Project: Part 0: Considering major life choices

Answering this question.

Which after some consideration I replaced with this question and it’s connected notes.

I’m finding it difficult to write about this question in an impersonal way, as it entangles with some intuitive stuff for me that I’m not sure I have the right words for yet. This may be more like a stream of consciousness.

Part of my inner conflicts on this is, I think, trying to find a reliable way to accept answers. I think it’s connecting to some authoritarian-type ideas, trying to find a way to use some perfect method X to solve problems.

In principle I have what I think is an acceptable method X - that is, to select the ideas/answers that have not been successfully criticised. To explore and refute criticisms, or create new ideas in response to them.

There’s a part of me saying something like “but you haven’t asked everyone yet, you could have missed something”, which can be confusing and overwhelming. There’s no practical way of asking literally everyone for their answer to a problem. So when opening up discussion to people in general (rather than keeping in a closed system with possibly very limited access to good ideas) I guess this part of me immediately makes the problem unmanageably large.

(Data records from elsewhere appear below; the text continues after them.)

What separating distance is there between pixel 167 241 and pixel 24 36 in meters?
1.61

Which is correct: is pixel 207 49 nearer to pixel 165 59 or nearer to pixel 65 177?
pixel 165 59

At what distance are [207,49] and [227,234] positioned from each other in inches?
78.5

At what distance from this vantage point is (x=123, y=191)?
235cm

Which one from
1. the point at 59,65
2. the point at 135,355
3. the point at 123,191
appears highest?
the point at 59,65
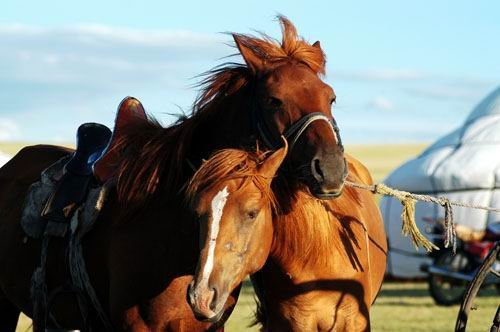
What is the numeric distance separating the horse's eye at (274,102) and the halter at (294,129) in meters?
0.08

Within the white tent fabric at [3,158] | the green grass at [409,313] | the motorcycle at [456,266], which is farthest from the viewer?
the motorcycle at [456,266]

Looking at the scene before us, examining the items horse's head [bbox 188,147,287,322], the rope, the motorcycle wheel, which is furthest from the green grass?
horse's head [bbox 188,147,287,322]

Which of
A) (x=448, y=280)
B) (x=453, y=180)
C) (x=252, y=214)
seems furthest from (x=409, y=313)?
(x=252, y=214)

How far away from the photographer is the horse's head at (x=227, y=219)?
4.27m

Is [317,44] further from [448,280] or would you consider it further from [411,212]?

It’s a part of me that isn’t always active, sometimes it isn’t active at all. For some reason I’m not sure about, it’s particularly active with this question.

Some other parts of me try to find answers in bad things. E.g. finding a person who’s judgement I can take on, or by trying to find ways to denigrate some people to limit the pool of people to talk to. I don’t want these parts of me to be the best answers I have to for trying to manage discussing ideas in public.

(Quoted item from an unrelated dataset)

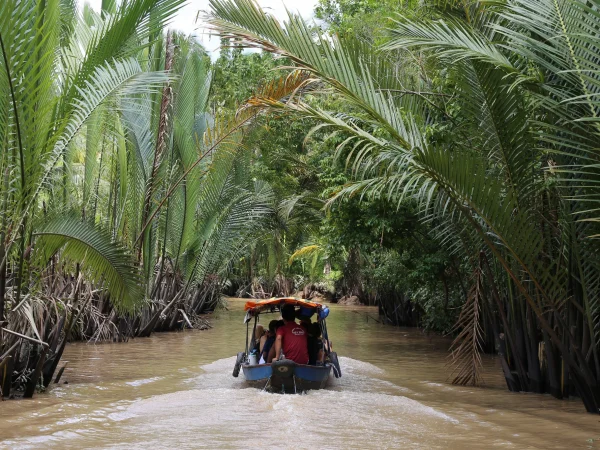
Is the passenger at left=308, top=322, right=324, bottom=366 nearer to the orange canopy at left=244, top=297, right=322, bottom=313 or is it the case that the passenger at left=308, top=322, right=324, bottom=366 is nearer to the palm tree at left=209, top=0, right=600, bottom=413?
the orange canopy at left=244, top=297, right=322, bottom=313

Considering this question reminded me of one of Elliot’s article:

I think this problem is a kind of bottleneck for me. A significant part of me is trying to find a perfect way of trying to get the best possible advice and make the best possible decision based on it, far beyond a “good enough” outcome.

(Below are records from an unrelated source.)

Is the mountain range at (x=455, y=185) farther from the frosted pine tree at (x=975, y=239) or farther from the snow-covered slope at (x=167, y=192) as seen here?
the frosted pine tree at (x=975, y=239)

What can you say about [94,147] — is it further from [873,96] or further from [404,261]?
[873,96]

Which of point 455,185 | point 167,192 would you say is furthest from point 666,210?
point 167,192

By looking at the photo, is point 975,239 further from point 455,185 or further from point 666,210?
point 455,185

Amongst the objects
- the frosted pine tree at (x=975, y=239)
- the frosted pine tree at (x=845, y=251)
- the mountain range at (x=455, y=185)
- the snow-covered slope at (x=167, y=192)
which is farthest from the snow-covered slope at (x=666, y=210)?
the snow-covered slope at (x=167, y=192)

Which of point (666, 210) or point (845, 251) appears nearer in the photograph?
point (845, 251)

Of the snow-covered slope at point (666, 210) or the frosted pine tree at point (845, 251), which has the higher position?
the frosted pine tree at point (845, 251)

The intuition behind “best possible” there is not a realistic one, it’s by some unrealistic imagined and not even very clearly defined perfection. Something where the goalposts could be very easily moved without even realising it. For reference I’m going to call this kind of thinking “mystic perfectionism”.

Even if I thought that all the best ideas in the world could only be found on CF, and the people who have them are willing to put the effort in to write them/provide them for me (including possibly me being convinced to pay for it), this mystic perfectionism would still be saying “you don’t know everyone else in the world, you might have missed someone”.

I don’t think this mystic perfectionism is misguided in it’s intent - it’s trying to find the truth. But it’s method is bad, and comes with a lot of empty worry with no clear cause.

I think I need some sort of “good enough” pass/fail approach to answer this mystic perfectionism. And this answer may be part of or the entire answer to the question I’m writing about.

My stream of consciousness is drying up here so I’m going to make some rough guesses about possible methods and my current main thoughts. These are not attempts to pick a final answer - just making some notes for next time.

Measures for picking a “good enough” method to get useful advice:

  • Think about who would know about the subject. Target exploration there. E.g. a programming forum/discussion group for code-related problems. CF is a useful universal answer here as truth seeking and critical thinking are universal goods. It’s good to mention which other sources have been targeted to find answers.
  • The problem may be about knowing how much work looking for answers/knowledgeable people is enough work. A possible method here is, if after searching for a while if you stop seeing new answers/criticisms to a problem/idea maybe 10+ times in a row it may be worth stopping and accepting the results so far as the best found.
  • Take these best results and try to answer them. Follow tangents. Look for others answers to these problems too, and create some answers too.
  • If there is some sort of flaw with all the answers, try to think of a solution that doesn’t have that flaw. Failing that, think about the flaws - are some of them acceptable for the benefit of having an otherwise useful answer? Consider IGC charts to analyse the competing ideas.
  • Discuss this analysis of the different answers.
  • Make a decisions of your own. Not only is it not good to seek out someone else’s answer to replace your own thinking with, people who want to get that kind of submission are not great thinkers.
  • Mystic perfectionism note: How do you know you’ve done enough of all of this? This hasn’t solved this underlying intuitive conflict that I have. Part of the problem is, doing this for everything seems like it would make it impossible to get anything done. It may be better to just make a choice of some method or other, try it out for a while, and then look at how it worked out. That seems like a better option than following some mystic perfectionism.

Project notes

That’s my project goal for the week.

Next week I plan to write about this question more, particularly as it’s been an active issue for me this week:

Side note: I have some other ongoing conversations elsewhere on this forum which I haven’t read yet, I plan to get to them in the next day or two. This isn’t entirely about posting reluctance - I’ve been busy with another project this week which I wanted to get finished and has taken up almost all of my conscious thought.